EDITORIAL

Scouts’ honor

2/4/2013

When President Harry Truman ended racial segregation in the military in 1948, he did not say certain units would welcome black troops while others would be free to stay all-white. He declared that integration would be universal.

When the Pentagon scrapped “don’t ask, don’t tell” in 2011, it did not say some branches of the Armed Forces could have openly gay personnel, while others could bar them. The chairman of the Joint Chiefs of Staff said discrimination would be banned, period.

In facing up to its own legacy of bias, the Boy Scouts of America is considering a less than all-American remedy. After years of criticism and withdrawn financial support, the organization said last week it might allow individual troops and troop sponsors to accept homosexuals as scouts and leaders.

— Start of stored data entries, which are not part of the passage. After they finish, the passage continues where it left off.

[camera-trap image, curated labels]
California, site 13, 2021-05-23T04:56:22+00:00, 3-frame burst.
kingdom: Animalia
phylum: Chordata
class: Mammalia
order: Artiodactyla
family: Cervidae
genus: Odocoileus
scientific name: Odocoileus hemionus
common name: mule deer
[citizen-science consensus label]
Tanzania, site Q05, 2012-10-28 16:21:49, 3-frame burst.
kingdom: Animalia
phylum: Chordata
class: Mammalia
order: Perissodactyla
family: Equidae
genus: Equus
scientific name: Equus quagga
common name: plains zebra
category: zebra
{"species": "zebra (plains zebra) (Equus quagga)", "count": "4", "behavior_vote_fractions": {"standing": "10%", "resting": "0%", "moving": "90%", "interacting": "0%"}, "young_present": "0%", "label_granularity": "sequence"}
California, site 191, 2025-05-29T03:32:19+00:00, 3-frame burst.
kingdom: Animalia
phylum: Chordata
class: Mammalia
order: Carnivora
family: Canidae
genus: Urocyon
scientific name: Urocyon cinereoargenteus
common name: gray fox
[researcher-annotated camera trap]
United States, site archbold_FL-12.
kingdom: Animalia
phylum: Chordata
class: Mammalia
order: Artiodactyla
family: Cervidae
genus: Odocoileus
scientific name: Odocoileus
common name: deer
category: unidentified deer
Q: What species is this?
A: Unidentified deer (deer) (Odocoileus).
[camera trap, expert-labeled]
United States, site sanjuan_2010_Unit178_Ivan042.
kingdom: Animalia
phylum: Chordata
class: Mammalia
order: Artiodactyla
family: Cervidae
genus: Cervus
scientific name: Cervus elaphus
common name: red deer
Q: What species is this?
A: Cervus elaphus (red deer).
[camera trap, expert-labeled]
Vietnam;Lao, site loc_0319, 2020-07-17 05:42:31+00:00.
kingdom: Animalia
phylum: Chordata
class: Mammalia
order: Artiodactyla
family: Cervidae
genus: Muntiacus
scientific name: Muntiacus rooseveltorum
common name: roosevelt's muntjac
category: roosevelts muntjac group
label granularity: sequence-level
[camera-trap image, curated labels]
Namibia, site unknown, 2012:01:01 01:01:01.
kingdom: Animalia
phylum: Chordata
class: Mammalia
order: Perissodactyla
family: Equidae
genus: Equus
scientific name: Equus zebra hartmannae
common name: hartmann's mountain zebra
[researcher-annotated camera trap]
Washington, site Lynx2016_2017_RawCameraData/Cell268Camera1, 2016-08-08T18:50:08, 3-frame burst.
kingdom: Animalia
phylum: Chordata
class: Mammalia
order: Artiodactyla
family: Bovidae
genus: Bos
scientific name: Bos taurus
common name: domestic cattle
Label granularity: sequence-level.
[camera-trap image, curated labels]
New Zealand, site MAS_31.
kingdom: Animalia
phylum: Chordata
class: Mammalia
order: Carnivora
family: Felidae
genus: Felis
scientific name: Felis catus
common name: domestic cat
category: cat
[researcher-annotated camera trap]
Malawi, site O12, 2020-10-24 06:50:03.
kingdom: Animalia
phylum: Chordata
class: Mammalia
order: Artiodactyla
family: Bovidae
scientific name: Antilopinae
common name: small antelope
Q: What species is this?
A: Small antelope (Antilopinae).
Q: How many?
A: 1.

The change could come as early as this week. Top leaders of Toledo area scouting say they don’t object to the new policy. Yet this incremental move toward equality is only modest progress for an organization that otherwise espouses laudable values.

It’s hard to place much stock in the Boy Scouts’ semi-acceptance of gays. For years, various corners of society — academia, corporations, religions — have stopped paying attention to sexual orientation. But it took declining enrollment, loss of dollars, and scorn for scouting executives to get the message that they were out of step with the mainstream.

Let’s hope the Boy Scouts allow troops to open the door to boys and leaders who happen to be gay. With any luck, that door will swing wide at every troop and pack in America.